Tanda tersebut menunjukkan juga adanya penurunan dan rusaknya moral seseorang,
sehingga patut untuk dijauhi. Stigmatisasi ini biasanya dikenakan untuk
mendiskreditkan seseorang berdasarkan agama, ras, dan gender. Stigma ini
ditujukan pada hal-hal yang memalukan yang dimilliki oleh seseorang. Pada
awalnya stigma juga tidak dikaitkan dengan penyakit yang diidap ataupun
perilaku yang dimiliki, namun semenjak AIDS dan HIV ditemukan, stigmatisasi
juga dikenakan kepada para ODHA.
Beberapa fenomena
yang terjadi di masyarakat terkait dengan stigma kepada penderita HIV / AIDS
dan solusi yang dapat dilakukan adalah sebagai berikut :
1. Ketakutan
akan Stigma dan Diskriminasi, kendala utama penanganan HIV/AIDS
Masyarakat masih
memberikan stigma dan
diskriminasi kepada penderita HIV / AIDS.

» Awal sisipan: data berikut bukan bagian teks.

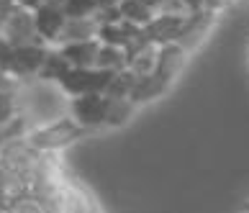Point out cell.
Segmentation results:
<instances>
[{
	"label": "cell",
	"instance_id": "obj_1",
	"mask_svg": "<svg viewBox=\"0 0 249 213\" xmlns=\"http://www.w3.org/2000/svg\"><path fill=\"white\" fill-rule=\"evenodd\" d=\"M88 134V128H82L72 116H57V118H49L44 124H36L29 128V144L34 146L36 152H54L59 154L62 149H67L75 142H80L82 136Z\"/></svg>",
	"mask_w": 249,
	"mask_h": 213
},
{
	"label": "cell",
	"instance_id": "obj_2",
	"mask_svg": "<svg viewBox=\"0 0 249 213\" xmlns=\"http://www.w3.org/2000/svg\"><path fill=\"white\" fill-rule=\"evenodd\" d=\"M44 208L54 211V213H85V211H98V203L93 200V195L80 188L75 180H64L62 185L52 188L49 193L39 195Z\"/></svg>",
	"mask_w": 249,
	"mask_h": 213
},
{
	"label": "cell",
	"instance_id": "obj_3",
	"mask_svg": "<svg viewBox=\"0 0 249 213\" xmlns=\"http://www.w3.org/2000/svg\"><path fill=\"white\" fill-rule=\"evenodd\" d=\"M47 49L49 44H21V46H11L8 57L3 59L0 70L8 72L11 77L21 80V82H29L36 80L41 72V64L44 57H47Z\"/></svg>",
	"mask_w": 249,
	"mask_h": 213
},
{
	"label": "cell",
	"instance_id": "obj_4",
	"mask_svg": "<svg viewBox=\"0 0 249 213\" xmlns=\"http://www.w3.org/2000/svg\"><path fill=\"white\" fill-rule=\"evenodd\" d=\"M116 72L103 70V67H72L57 85L67 98L72 95H82V92H106L108 82Z\"/></svg>",
	"mask_w": 249,
	"mask_h": 213
},
{
	"label": "cell",
	"instance_id": "obj_5",
	"mask_svg": "<svg viewBox=\"0 0 249 213\" xmlns=\"http://www.w3.org/2000/svg\"><path fill=\"white\" fill-rule=\"evenodd\" d=\"M106 113H108V95L106 92H82V95L70 98V116L82 126V128H100L106 126Z\"/></svg>",
	"mask_w": 249,
	"mask_h": 213
},
{
	"label": "cell",
	"instance_id": "obj_6",
	"mask_svg": "<svg viewBox=\"0 0 249 213\" xmlns=\"http://www.w3.org/2000/svg\"><path fill=\"white\" fill-rule=\"evenodd\" d=\"M0 34H3L13 46H21V44H44L41 41V34H39V26H36L34 8H26V5H16V11L5 18L3 26H0Z\"/></svg>",
	"mask_w": 249,
	"mask_h": 213
},
{
	"label": "cell",
	"instance_id": "obj_7",
	"mask_svg": "<svg viewBox=\"0 0 249 213\" xmlns=\"http://www.w3.org/2000/svg\"><path fill=\"white\" fill-rule=\"evenodd\" d=\"M188 59V49L182 44L178 41H167V44H160V52H157V67L152 72V80L160 85V90L164 92L172 82L175 77L180 75V70H182V64H185Z\"/></svg>",
	"mask_w": 249,
	"mask_h": 213
},
{
	"label": "cell",
	"instance_id": "obj_8",
	"mask_svg": "<svg viewBox=\"0 0 249 213\" xmlns=\"http://www.w3.org/2000/svg\"><path fill=\"white\" fill-rule=\"evenodd\" d=\"M190 13H167V11H157V16L144 26V36L152 44H167V41H178L182 29H185Z\"/></svg>",
	"mask_w": 249,
	"mask_h": 213
},
{
	"label": "cell",
	"instance_id": "obj_9",
	"mask_svg": "<svg viewBox=\"0 0 249 213\" xmlns=\"http://www.w3.org/2000/svg\"><path fill=\"white\" fill-rule=\"evenodd\" d=\"M34 13H36V26H39L41 41L49 44V46H57L59 39H62L64 23H67V13H64V8L39 5V8H34Z\"/></svg>",
	"mask_w": 249,
	"mask_h": 213
},
{
	"label": "cell",
	"instance_id": "obj_10",
	"mask_svg": "<svg viewBox=\"0 0 249 213\" xmlns=\"http://www.w3.org/2000/svg\"><path fill=\"white\" fill-rule=\"evenodd\" d=\"M216 21V11H208V8H198V11H193L185 21V29H182L178 44H182L185 49H196V46L203 41V36L211 31V26Z\"/></svg>",
	"mask_w": 249,
	"mask_h": 213
},
{
	"label": "cell",
	"instance_id": "obj_11",
	"mask_svg": "<svg viewBox=\"0 0 249 213\" xmlns=\"http://www.w3.org/2000/svg\"><path fill=\"white\" fill-rule=\"evenodd\" d=\"M142 34H144V26L126 21V18H118V21H110V23H100L98 39L103 44H116V46H124L126 49L136 39H142Z\"/></svg>",
	"mask_w": 249,
	"mask_h": 213
},
{
	"label": "cell",
	"instance_id": "obj_12",
	"mask_svg": "<svg viewBox=\"0 0 249 213\" xmlns=\"http://www.w3.org/2000/svg\"><path fill=\"white\" fill-rule=\"evenodd\" d=\"M100 44H103L100 39H85V41L59 44V49L64 52V57L72 62V67H95Z\"/></svg>",
	"mask_w": 249,
	"mask_h": 213
},
{
	"label": "cell",
	"instance_id": "obj_13",
	"mask_svg": "<svg viewBox=\"0 0 249 213\" xmlns=\"http://www.w3.org/2000/svg\"><path fill=\"white\" fill-rule=\"evenodd\" d=\"M100 34V21L98 16H80V18H67L62 31L59 44H70V41H85V39H98ZM57 44V46H59Z\"/></svg>",
	"mask_w": 249,
	"mask_h": 213
},
{
	"label": "cell",
	"instance_id": "obj_14",
	"mask_svg": "<svg viewBox=\"0 0 249 213\" xmlns=\"http://www.w3.org/2000/svg\"><path fill=\"white\" fill-rule=\"evenodd\" d=\"M72 70V62L64 57V52L59 49V46H49L47 49V57H44V64H41V72H39V77L36 80H41V82H57L67 75V72Z\"/></svg>",
	"mask_w": 249,
	"mask_h": 213
},
{
	"label": "cell",
	"instance_id": "obj_15",
	"mask_svg": "<svg viewBox=\"0 0 249 213\" xmlns=\"http://www.w3.org/2000/svg\"><path fill=\"white\" fill-rule=\"evenodd\" d=\"M134 108H136V100L131 95H108L106 126H124L131 118Z\"/></svg>",
	"mask_w": 249,
	"mask_h": 213
},
{
	"label": "cell",
	"instance_id": "obj_16",
	"mask_svg": "<svg viewBox=\"0 0 249 213\" xmlns=\"http://www.w3.org/2000/svg\"><path fill=\"white\" fill-rule=\"evenodd\" d=\"M157 52H160V46H157V44L142 46L139 52H134L131 57H128V70H131L136 77L152 75L154 67H157Z\"/></svg>",
	"mask_w": 249,
	"mask_h": 213
},
{
	"label": "cell",
	"instance_id": "obj_17",
	"mask_svg": "<svg viewBox=\"0 0 249 213\" xmlns=\"http://www.w3.org/2000/svg\"><path fill=\"white\" fill-rule=\"evenodd\" d=\"M95 67H103V70H110V72L126 70V67H128L126 49H124V46H116V44H100Z\"/></svg>",
	"mask_w": 249,
	"mask_h": 213
},
{
	"label": "cell",
	"instance_id": "obj_18",
	"mask_svg": "<svg viewBox=\"0 0 249 213\" xmlns=\"http://www.w3.org/2000/svg\"><path fill=\"white\" fill-rule=\"evenodd\" d=\"M118 8H121V16L126 21H134L139 26H146L157 16V8H152L149 3H144V0H121Z\"/></svg>",
	"mask_w": 249,
	"mask_h": 213
},
{
	"label": "cell",
	"instance_id": "obj_19",
	"mask_svg": "<svg viewBox=\"0 0 249 213\" xmlns=\"http://www.w3.org/2000/svg\"><path fill=\"white\" fill-rule=\"evenodd\" d=\"M29 128H31V121L21 113V110H18L13 118L3 121L0 124V149H3L5 144L16 142V139H23L26 134H29Z\"/></svg>",
	"mask_w": 249,
	"mask_h": 213
},
{
	"label": "cell",
	"instance_id": "obj_20",
	"mask_svg": "<svg viewBox=\"0 0 249 213\" xmlns=\"http://www.w3.org/2000/svg\"><path fill=\"white\" fill-rule=\"evenodd\" d=\"M62 8L67 18H80V16H98L100 3L98 0H64Z\"/></svg>",
	"mask_w": 249,
	"mask_h": 213
},
{
	"label": "cell",
	"instance_id": "obj_21",
	"mask_svg": "<svg viewBox=\"0 0 249 213\" xmlns=\"http://www.w3.org/2000/svg\"><path fill=\"white\" fill-rule=\"evenodd\" d=\"M18 90H0V124L18 113Z\"/></svg>",
	"mask_w": 249,
	"mask_h": 213
},
{
	"label": "cell",
	"instance_id": "obj_22",
	"mask_svg": "<svg viewBox=\"0 0 249 213\" xmlns=\"http://www.w3.org/2000/svg\"><path fill=\"white\" fill-rule=\"evenodd\" d=\"M234 0H200V8H208V11H224V8H229Z\"/></svg>",
	"mask_w": 249,
	"mask_h": 213
},
{
	"label": "cell",
	"instance_id": "obj_23",
	"mask_svg": "<svg viewBox=\"0 0 249 213\" xmlns=\"http://www.w3.org/2000/svg\"><path fill=\"white\" fill-rule=\"evenodd\" d=\"M16 5H18L16 0H0V26H3V23H5V18L16 11Z\"/></svg>",
	"mask_w": 249,
	"mask_h": 213
},
{
	"label": "cell",
	"instance_id": "obj_24",
	"mask_svg": "<svg viewBox=\"0 0 249 213\" xmlns=\"http://www.w3.org/2000/svg\"><path fill=\"white\" fill-rule=\"evenodd\" d=\"M18 5H26V8H39L41 0H16Z\"/></svg>",
	"mask_w": 249,
	"mask_h": 213
},
{
	"label": "cell",
	"instance_id": "obj_25",
	"mask_svg": "<svg viewBox=\"0 0 249 213\" xmlns=\"http://www.w3.org/2000/svg\"><path fill=\"white\" fill-rule=\"evenodd\" d=\"M41 5H57V8H62L64 0H41Z\"/></svg>",
	"mask_w": 249,
	"mask_h": 213
},
{
	"label": "cell",
	"instance_id": "obj_26",
	"mask_svg": "<svg viewBox=\"0 0 249 213\" xmlns=\"http://www.w3.org/2000/svg\"><path fill=\"white\" fill-rule=\"evenodd\" d=\"M98 3H100V8H108V5H118L121 0H98Z\"/></svg>",
	"mask_w": 249,
	"mask_h": 213
},
{
	"label": "cell",
	"instance_id": "obj_27",
	"mask_svg": "<svg viewBox=\"0 0 249 213\" xmlns=\"http://www.w3.org/2000/svg\"><path fill=\"white\" fill-rule=\"evenodd\" d=\"M3 172H5V162H3V154H0V178H3Z\"/></svg>",
	"mask_w": 249,
	"mask_h": 213
},
{
	"label": "cell",
	"instance_id": "obj_28",
	"mask_svg": "<svg viewBox=\"0 0 249 213\" xmlns=\"http://www.w3.org/2000/svg\"><path fill=\"white\" fill-rule=\"evenodd\" d=\"M247 211H249V203H247Z\"/></svg>",
	"mask_w": 249,
	"mask_h": 213
}]
</instances>
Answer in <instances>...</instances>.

Faktor-faktor yang menimbulkan stigma
dan diskriminasi di masyarakat adalah karena penyakit HIV / AIDS dapat mengancam jiwa, informasi
yang kurang tepat mengenai penyakit HIV / AIDS
dan adanya kepercayaan dimasyarakat bahwa penyakit ini adalah merupakan suatu
“hukuman” atas perbuatan yang melanggar moral atau tidak bertanggungjawab sehingga
penderita HIV / AIDS
itu “pantas” untuk menerima perlakuan-perlakuan yang tidak selayaknya mereka
dapatkan. Adanya ketakutan, stigmatisasi
dan diskriminasi menimbulkan dampak penolakan dari masyarakat bahkan penolakan
dari akses pendidikan dan kesehatan. Tindakan penolakan itu bisa berupa sekedar
ucapan hingga berupa penyiksaan psikologis dan fisik yang traumatis. Trauma
yang diterima penderita HIV menjadi bertumpuk-tumpuk, selain trauma karena tahu
yang akan terjadi pada tubuhnya bila menderita HIV, juga trauma karena adanya
stigma dan diskriminasi yang melekat terus sepanjang hidupnya.
Ketakutan tidak
diterima masyarakat dan ditolak dimana-mana bisa menghambat kemauan para resiko
tinggi menderita HIV dan orang yang dicurigai menderita HIV untuk dilakukan
pemeriksaan. Mereka tidak ingin tahu dan tidak mau tahu kalau mereka menderita
HIV. Padahal kemauan secara sadar untuk mendatangi fasilitas untuk mengetes
positif tidaknya orang ini sangat dibutuhkan saat ini. Perkembangan di bidang
kesehatan memberikan kemudahan pengetesan HIV yang sebanding dengan pengetesan
gula darah, dimana Rapid Test HIV dapat dilakukan hanya dengan menggunakan
sedikit darah dapat dilakukan ditingkat Puskesmas tertentu. Akan menjadi
percuma dibangunnya klinik VCT di tiap RSUD dan puskesmas berbasis reproduksi
bila stigma dan diskriminasi masih saja menghantui para resiko tinggi HIV/AIDS
untuk menggunakan fasilitas ini.
Perkembangan
penelitian obat-obatan antiretroviral maupun penelitian obat-obatan peningkat
sistem imun mampu mengurangi dampak buruk dari penyakit ini. Seharusnya,
penderita HIV bisa diperlakukan yang sama dengan pengindap virus yang lain.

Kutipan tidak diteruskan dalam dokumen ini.